# [FRAGMENT TEKSTU]
--- --- ---

Google Play Pass wystartowało – ile kosztuje i co oferuje nowa usługa?
Dopiero co pojawiło się na smartfonach z iOS Apple Arcade, a teraz przyszła pora na urządzenia z Androidem. Google Play Pass wystartowało i choć to na razie usługa w fazie testowej, to można powiedzieć, że nie odniesie takiego sukcesu, jak usługa konkurencji. Za to została bardzo dobrze wyceniona, choć u nas na razie jej nie zobaczymy.
Nie jest oczywiście tak, że Google uruchomiło swoją usługę związaną z grami mobilnymi chwilę po tym, jak zrobiło to Apple, bo musieli się spieszyć, żeby nie zostać w tyle. Gigant pierwsze informacje o tym, że planuje zrobić coś takiego, ogłosił już o wiele wcześniej, choć oczywiście data premiery może wydać się lekko „podejrzana”. Niemniej dobrze, że stało się to właśnie teraz, bo przynajmniej użytkownicy systemu z Androidem nie czują się poszkodowani. O ile mieszkają w Stanach Zjednoczonych, bo to tam odbywają się właśnie beta testy Play Pass.
Google Play Pass wystartowało
Google Play Pass wystartowało właśnie w USA i choć to dalej beta testy, to już część użytkowników może zapisywać się do usługi. Czym tak w ogóle jest Google Play Pass? To nowy rodzaj usługi, który dostępny będzie z poziomu sklep Google Play. Dostęp do niej znajdziemy już na panelu startowym, czyli mamy tutaj taką samą sytuację, jak w przypadku Apple Arcade. Widać więc, ze obie firmy mocno stawiają na mobilną rozrywkę. Nie ma w tym nic dziwnego, bo przecież większość treści konsumowana jest właśnie na ekranach smartfonów.

--- --- ---

# [PREZENTOWANE DANE]
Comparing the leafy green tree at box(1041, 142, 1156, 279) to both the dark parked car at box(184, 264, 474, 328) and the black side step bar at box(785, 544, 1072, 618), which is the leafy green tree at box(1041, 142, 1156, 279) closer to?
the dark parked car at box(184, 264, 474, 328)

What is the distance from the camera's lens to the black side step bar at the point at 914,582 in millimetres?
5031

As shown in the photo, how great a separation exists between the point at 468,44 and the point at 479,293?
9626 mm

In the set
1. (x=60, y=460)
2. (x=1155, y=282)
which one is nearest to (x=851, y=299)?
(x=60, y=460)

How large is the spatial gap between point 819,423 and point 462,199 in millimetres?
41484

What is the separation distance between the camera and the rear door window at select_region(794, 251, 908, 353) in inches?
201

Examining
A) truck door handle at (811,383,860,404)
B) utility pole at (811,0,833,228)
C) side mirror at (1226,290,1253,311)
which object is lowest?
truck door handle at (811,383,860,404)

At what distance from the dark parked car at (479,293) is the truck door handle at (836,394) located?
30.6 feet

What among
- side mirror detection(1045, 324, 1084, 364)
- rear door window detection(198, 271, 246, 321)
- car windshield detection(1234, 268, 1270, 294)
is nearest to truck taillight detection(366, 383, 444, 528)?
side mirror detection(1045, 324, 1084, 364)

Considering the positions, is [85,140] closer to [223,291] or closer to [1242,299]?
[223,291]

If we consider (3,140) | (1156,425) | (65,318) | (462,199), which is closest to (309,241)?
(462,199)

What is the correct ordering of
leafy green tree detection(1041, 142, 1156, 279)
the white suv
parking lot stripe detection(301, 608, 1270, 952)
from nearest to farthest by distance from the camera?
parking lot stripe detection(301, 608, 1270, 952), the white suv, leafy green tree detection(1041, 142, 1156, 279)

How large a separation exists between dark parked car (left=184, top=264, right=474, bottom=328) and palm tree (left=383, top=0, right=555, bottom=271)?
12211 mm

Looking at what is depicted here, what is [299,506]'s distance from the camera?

--- --- ---

# [OPIS ZADANIA]
Kontynuuj tekst o Google Play Pass od miejsca, w którym się urywa. Powyższe dane stanowią odrębny materiał.

# [WYNIK KOŃCOWY]
Obie usługi działają na podobnych zasadach, choć w obu przypadkach da się znaleźć kilka istotnych różnic. Mimo wszystko, obie kosztują dokładnie tyle samo, czyli 4.99 dolarów za miesiąc. Jednak Google postanowiło zrobić wszystkim swoim użytkownikom bardzo miłą niespodziankę i postanowiło pierwszy rok, tak rok, dostępu do usługi zrobić za jedynie 1.99 dolara miesięcznie. To oczywiście spowodowane jest tym, że choć Google Play Pass wystartowało, to dalej nie jest w pełni normalną usługą, a jedynie jej wersją testową. Nie ma co jednak narzekać, bo to i tak bardzo dobra cena.
Co oferuje Google Play Pass?
W przypadku nowej usługi od Google, jej użytkownicy mogą liczyć na dostęp do setek gier i to bez żadnych ograniczeń. Nie będą też widzieć reklam w ich środku (pozdrawiamy użytkowników SmartTV)oraz mogą liczyć na dodatki, które zostały do tytułów wypuszczone. Jednak Play Pass ma jeszcze jedną istotną funkcję, bo oprócz samych gier, Google zdecydowało się dodać do usługi możliwość korzystania z pobierania innych aplikacji, też za darmo. Nie ma jeszcze niestety listy programów, które znajdą się w usłudze, ale razem z grami ma ich być na start około 350.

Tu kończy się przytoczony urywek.